It would probably come as no surprise if the Reserve Bank of Australia (RBA) decides to slash interest rates during its rate decision tomorrow as all signs point to further easing from the central bank.
To begin with, recent economic figures show that the Australian economy is in dire need of a boost. The retail sales report, which printed a mere 0.2% uptick in February, revealed that consumer spending is still subdued as Australians are concerned about slow jobs growth.
Key components of the report also showed that households are putting a larger chunk of their income in savings instead of making more purchases.
Aside from that, the housing sector seems to be on shaky ground as building approvals turned out to be a huge disappointment (the February figure slipped to its lowest reading in nearly three years).
With the report chalking up close to an 8% decline over the past three months, analysts are worried that housing activity could slump below global financial crisis levels. Yikes!
Those are just some of the many reasons why the Australian economy could use further easing. For one thing, lower interest rates could keep the Aussie’s gains in check, which could help Australian companies stay competitive in terms of international trade. After all, non-mining industries such as manufacturing and tourism are currently battling with wage increases and energy price hikes, and are struggling to stay afloat.
A rate cut from the RBA could also spur business confidence, which could use some support as companies will face additional headwinds in the coming months. Bear in mind that the new law on carbon tax, higher penalty rates, and award wages are set to be implemented in July this year, which would mean additional costs for businesses.
But perhaps the biggest sign that the RBA will cut rates is the recent quarterly inflation report, which showed a measly 0.1% CPI reading for the first quarter of the year. Based on the minutes of their previous monetary policy meeting, RBA policymakers were keeping a close eye on inflation figures to see whether they have room to cut rates or not.
Obviously, the case for a rate cut is very strong. But how can knowing all of this help us in our trading? Well, let’s take a look at three potential scenarios for the upcoming rate statement and how they could play out on the charts:
- RBA cuts rates by 0.25%
This is widely considered the most likely scenario as most analysts and economists see the RBA slashing interest rates from 4.25% to 4.00%. The immediate market reaction to a 0.25% rate cut will likely be a sharp Australian dollar (AUD) sell-off, but the move might be limited as price action in recent weeks suggests the markets may have already priced in a 0.25% cut.
- RBA cuts rates by 0.50%
We can’t discount the possibility of a 0.50% cut, my friends! Though it has been a while since the RBA last slashed interest rates by more than 0.25% at a rate statement, it isn’t a stranger to aggressive easing. Recall that in late 2008, it began a series of cuts that took the central bank’s interest rates from 7.25% to 3.25% in just 6 months.

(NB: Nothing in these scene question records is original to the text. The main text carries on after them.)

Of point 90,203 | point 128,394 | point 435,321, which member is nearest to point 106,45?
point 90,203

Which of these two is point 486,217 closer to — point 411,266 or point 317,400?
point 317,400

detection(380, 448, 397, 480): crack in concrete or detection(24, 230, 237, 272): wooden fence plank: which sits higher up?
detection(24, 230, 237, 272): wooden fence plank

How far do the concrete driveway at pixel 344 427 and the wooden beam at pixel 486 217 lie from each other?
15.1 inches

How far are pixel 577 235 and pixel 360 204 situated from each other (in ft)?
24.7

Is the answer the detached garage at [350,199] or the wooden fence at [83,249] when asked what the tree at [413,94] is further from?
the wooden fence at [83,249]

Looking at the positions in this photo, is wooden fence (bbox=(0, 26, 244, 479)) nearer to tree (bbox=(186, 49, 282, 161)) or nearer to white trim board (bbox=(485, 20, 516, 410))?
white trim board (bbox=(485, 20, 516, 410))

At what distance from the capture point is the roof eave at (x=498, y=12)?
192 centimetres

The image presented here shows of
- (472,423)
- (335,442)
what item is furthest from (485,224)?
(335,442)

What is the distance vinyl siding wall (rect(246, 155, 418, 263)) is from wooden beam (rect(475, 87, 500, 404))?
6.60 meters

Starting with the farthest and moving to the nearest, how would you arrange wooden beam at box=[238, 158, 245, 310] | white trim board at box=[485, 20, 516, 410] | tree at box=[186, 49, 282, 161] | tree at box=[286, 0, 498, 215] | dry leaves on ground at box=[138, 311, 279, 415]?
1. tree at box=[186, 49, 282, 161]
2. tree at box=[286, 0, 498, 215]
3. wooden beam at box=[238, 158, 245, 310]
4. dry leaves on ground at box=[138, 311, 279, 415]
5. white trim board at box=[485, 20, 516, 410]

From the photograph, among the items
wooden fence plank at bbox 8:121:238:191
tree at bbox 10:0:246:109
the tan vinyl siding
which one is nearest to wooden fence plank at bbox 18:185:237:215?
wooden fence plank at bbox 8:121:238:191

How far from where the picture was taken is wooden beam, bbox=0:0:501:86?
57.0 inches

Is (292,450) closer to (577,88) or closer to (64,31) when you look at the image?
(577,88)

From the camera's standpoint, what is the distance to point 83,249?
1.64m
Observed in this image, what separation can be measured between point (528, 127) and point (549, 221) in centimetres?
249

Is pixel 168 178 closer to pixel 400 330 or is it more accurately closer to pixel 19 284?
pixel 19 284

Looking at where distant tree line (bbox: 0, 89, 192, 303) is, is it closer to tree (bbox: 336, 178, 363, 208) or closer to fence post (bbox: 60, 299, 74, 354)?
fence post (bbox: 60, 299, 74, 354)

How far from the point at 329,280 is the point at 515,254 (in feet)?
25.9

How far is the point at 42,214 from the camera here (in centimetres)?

In this old man’s opinion, cutting interest rates from 4.25% to 3.75% will likely result in a big, extended drop, as the need for 0.50% rate cut would suggest a very weak economy.
- No rate cut, RBA keeps rates at 4.25%
This is probably the least likely and least expected scenario, as market players seem convinced that we’ll see a rate cut of some sort. If the RBA fails to deliver a rate cut, it would be a major disappointment to investors, some of whom have been waiting for a rate cut since February. Hence, we could see a surge in the AUD as it erases some of its recent losses.
Interest rates aside, AUD price action in the medium and long-term will also depend heavily on how the RBA addresses future policy. For instance, we could see strong bearishness for the AUD if the RBA drops hints that it will continue easing monetary policy over the coming months, so it’s important to read between the lines and listen closely for clues in the accompanying statement.
In any case, you won’t have to wait for long because the RBA rate decision is due in less than 24 hours! Catch this potentially explosive event tomorrow morning (Tuesday, May 1, 2012) at 4:30 am GMT.